Anschließend an die Vorstellung erzählt Keller im Nachgespräch, dass er beim Schreiben dieses Textes – wie bei vielen seiner Texte – eigentlich eher wabernde Nebel vor Augen gehabt habe, vielleicht einen 17köpfigen Chor. Und somit hat das Nachgespräch ganz schnell sein Thema: Was bedeutet die von Neubert gewählte Umsetzung von „Und“ mit zwei Personen für den Text? Was transportiert vor allem die Binarität in der Besetzung, inwieweit überlagert sie die Intention des Textes, ergänzt oder verfälscht sie ihn? Ganz schnell landen wir bei grundsätzlichen Fragen des Theaters: Wie kann und soll Text auf der Bühne umgesetzt werden? Wie stark dürfen und müssen Regie und Spiel auf den Text zugreifen? Wie weit kann, soll, darf oder muss dieser Zugriff gehen? Dass es auf all diese Fragen aber keine eindeutigen, allgemeingültigen Antworten geben kann, garantiert, dass Theater Theater ist und dass es das auch bleibt und eben nicht der Gewöhnlichkeit anheim fällt – auch nicht an diesem Abend. Ein außergewöhnlicher Text fordert eine außergewöhnliche Umsetzung.
Das Stück „Schwarze Schwäne” von Christina Kettering wurde im Rahmen des „Mehrsprachigkeit- Projekts” von Zeitraumexit im Theater G7 in Mannheim von Aurélie Youlia und Johanna Withalm unter der Leitung von Aurélie Youlia gelesen. Beeindrucken war, dass beinahe der gesamte Text des Stückes vorgetragen werden konnte. Es geht um zwei Schwestern, die den Pflegeroboter “Rosie” erwerben, um ihre pflegebedürftige Mutter nicht ins Heim bringen zu müssen.
Trotz anfänglicher Schwierigkeiten scheinen die Probleme gelöst, die Mutter ist zufrieden und die ständige Überforderung der jüngeren Schwester hat ein Ende. Doch allmählich nimmt Rosie mit ihren perfektionierten Abläufen immer mehr Raum im Familienleben ein. Sie erweckt Neid und schließlich Wut.

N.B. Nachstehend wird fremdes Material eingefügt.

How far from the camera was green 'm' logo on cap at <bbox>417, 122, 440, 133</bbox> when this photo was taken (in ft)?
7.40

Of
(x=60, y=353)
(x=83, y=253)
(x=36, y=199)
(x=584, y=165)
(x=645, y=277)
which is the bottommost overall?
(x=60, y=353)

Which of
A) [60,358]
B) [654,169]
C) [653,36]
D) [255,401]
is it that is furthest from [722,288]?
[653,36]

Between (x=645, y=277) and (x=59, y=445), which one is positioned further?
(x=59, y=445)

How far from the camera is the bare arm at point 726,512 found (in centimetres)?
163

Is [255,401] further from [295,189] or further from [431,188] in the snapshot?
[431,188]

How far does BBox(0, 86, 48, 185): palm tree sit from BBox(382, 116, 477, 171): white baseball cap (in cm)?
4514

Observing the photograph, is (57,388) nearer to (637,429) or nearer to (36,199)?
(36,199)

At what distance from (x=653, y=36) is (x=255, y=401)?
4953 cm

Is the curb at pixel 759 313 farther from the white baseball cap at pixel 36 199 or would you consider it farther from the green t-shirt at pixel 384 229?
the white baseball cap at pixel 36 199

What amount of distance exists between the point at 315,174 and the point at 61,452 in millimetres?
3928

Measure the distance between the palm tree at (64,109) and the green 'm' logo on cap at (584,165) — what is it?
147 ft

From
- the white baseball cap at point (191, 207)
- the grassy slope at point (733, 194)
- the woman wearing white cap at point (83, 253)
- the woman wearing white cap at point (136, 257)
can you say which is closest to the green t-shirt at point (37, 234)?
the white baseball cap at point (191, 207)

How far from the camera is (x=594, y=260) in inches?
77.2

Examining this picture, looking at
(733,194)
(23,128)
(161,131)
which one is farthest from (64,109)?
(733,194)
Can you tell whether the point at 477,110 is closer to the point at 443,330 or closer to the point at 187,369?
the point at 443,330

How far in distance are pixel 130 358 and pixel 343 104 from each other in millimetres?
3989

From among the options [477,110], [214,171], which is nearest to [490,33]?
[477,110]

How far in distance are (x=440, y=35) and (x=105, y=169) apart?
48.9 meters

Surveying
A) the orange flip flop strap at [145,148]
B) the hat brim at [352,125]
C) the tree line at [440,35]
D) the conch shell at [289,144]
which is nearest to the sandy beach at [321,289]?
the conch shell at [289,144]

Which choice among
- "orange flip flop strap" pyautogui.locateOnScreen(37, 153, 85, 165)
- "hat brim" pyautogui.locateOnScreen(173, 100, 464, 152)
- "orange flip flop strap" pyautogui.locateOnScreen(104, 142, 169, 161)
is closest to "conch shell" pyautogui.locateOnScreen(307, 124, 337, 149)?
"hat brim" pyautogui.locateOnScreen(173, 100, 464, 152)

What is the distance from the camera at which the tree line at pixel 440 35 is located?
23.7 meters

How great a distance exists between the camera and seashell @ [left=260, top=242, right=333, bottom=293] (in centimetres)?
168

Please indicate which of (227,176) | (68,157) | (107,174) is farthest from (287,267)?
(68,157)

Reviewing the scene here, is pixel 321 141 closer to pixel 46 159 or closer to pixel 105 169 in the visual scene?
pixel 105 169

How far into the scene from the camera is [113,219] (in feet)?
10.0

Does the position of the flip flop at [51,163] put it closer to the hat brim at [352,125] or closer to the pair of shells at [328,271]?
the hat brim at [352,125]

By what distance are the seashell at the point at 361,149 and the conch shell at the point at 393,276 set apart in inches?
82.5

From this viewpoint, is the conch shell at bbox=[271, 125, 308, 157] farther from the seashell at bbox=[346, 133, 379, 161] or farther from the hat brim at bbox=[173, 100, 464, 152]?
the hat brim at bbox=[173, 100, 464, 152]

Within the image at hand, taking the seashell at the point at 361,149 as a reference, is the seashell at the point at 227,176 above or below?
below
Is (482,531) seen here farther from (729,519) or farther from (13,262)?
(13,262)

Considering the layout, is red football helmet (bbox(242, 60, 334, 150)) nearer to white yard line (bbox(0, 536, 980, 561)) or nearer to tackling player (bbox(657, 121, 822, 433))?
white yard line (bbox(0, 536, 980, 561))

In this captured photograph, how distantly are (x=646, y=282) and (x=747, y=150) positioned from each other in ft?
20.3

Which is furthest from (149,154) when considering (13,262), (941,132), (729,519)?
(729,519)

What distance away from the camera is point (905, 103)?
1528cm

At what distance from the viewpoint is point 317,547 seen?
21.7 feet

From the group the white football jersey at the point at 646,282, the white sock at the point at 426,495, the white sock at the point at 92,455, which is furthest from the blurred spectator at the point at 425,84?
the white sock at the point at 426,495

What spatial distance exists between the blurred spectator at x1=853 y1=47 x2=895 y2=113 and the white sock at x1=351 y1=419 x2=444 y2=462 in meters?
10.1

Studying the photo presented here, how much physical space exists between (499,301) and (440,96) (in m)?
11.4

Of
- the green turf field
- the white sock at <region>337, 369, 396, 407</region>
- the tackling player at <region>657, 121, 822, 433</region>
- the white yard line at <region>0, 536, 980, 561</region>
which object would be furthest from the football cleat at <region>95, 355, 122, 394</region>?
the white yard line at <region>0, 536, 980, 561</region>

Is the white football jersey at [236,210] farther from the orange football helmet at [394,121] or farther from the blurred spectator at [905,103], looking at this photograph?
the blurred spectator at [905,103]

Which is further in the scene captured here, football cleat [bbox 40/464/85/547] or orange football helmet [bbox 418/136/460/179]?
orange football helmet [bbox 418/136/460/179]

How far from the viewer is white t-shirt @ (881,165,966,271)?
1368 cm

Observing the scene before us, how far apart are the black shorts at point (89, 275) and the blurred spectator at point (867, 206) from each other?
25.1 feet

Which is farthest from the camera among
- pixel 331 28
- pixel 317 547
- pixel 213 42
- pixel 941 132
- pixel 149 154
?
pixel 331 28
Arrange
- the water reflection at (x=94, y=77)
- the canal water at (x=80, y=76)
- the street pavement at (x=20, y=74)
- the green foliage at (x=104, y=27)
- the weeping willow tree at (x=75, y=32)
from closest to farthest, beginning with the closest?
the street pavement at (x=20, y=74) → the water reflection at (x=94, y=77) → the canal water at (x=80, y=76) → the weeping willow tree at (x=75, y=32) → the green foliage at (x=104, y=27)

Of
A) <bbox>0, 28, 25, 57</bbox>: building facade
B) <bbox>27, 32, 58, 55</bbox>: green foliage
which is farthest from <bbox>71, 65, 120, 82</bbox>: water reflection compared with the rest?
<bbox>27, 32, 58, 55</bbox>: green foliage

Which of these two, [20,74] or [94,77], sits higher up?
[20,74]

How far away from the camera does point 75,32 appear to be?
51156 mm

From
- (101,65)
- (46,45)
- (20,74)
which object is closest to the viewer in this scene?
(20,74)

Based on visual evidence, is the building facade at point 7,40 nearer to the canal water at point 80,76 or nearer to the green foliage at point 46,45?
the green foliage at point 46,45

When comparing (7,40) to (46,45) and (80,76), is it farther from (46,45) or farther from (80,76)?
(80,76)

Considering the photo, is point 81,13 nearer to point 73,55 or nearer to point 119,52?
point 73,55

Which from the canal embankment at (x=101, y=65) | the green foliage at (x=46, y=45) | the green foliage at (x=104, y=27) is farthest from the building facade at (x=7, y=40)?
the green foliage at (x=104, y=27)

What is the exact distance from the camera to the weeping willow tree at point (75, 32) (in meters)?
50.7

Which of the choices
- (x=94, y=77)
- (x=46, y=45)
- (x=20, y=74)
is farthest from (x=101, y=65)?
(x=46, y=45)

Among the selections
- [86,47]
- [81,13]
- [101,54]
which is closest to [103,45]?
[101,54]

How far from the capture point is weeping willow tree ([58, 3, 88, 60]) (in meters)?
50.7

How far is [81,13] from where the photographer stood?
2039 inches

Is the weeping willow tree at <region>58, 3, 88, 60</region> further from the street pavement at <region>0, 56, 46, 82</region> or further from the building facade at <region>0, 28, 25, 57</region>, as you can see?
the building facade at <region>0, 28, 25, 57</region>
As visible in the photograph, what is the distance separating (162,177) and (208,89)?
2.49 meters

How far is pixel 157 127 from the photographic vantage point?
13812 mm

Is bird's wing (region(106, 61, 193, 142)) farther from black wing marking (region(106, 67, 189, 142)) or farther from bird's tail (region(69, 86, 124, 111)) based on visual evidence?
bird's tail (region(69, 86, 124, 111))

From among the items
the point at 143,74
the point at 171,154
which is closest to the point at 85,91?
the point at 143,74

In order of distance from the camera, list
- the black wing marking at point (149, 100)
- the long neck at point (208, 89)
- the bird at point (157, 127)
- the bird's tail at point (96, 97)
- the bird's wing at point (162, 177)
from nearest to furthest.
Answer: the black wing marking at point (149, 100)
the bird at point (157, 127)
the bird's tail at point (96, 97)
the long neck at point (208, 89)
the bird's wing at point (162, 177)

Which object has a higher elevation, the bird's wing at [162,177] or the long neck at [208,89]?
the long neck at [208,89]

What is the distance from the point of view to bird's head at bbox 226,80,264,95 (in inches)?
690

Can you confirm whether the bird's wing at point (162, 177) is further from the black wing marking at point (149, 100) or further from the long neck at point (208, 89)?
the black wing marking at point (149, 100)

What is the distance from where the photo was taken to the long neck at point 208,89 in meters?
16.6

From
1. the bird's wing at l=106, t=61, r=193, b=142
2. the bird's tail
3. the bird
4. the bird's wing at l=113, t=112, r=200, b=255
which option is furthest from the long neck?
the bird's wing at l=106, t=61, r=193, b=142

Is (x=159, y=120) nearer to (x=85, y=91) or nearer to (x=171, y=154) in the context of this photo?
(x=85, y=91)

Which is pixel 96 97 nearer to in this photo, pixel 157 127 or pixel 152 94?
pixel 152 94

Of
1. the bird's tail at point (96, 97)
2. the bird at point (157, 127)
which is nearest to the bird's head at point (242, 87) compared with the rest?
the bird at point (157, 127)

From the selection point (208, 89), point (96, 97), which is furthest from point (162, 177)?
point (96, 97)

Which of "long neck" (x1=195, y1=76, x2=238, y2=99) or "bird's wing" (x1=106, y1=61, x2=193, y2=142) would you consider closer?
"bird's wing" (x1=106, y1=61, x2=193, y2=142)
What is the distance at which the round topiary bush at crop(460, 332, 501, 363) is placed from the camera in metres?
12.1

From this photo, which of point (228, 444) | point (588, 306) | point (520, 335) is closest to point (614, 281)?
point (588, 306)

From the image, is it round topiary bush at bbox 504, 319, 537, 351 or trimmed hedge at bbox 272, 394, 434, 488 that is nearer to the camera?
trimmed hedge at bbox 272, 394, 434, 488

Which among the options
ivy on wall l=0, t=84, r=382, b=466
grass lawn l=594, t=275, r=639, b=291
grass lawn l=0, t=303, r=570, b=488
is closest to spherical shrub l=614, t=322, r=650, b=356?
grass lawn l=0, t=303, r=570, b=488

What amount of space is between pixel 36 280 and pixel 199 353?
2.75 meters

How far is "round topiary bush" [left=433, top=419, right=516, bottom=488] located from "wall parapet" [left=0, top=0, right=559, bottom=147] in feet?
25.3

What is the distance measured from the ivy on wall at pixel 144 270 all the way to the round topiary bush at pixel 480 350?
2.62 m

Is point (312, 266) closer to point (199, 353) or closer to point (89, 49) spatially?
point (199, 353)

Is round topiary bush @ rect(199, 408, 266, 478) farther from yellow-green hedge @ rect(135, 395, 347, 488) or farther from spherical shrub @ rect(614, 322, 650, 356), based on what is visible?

Aus gesundheitlichen Gründen konnte die Autorin Christina Kettering leider nicht dabei sein. Wolfgang Barth moderierte das Gespräch nach der Lesung und konnte auf manche Fragen aus dem Publikum mit Auszügen aus einem schriftlichen Interview mit Christina Kettering antworten. Etwa 20 Zuschauer waren anwesend. Galina Franzen, die das Stück ins Russische übersetzt hatte, las als kleines Beispiel für Mehrsprachigkeit einen Abschnitt aus ihrer Übersetzung. Weitere Themen des Stückes, dessen Ende einige Fragen aufwirft, sind u.a. Künstliche Intelligenz, Tochterpflicht und Überforderung. Lesung und Gespräch waren dynamisch und gaben den Anwesenden einiges zum Nachdenken.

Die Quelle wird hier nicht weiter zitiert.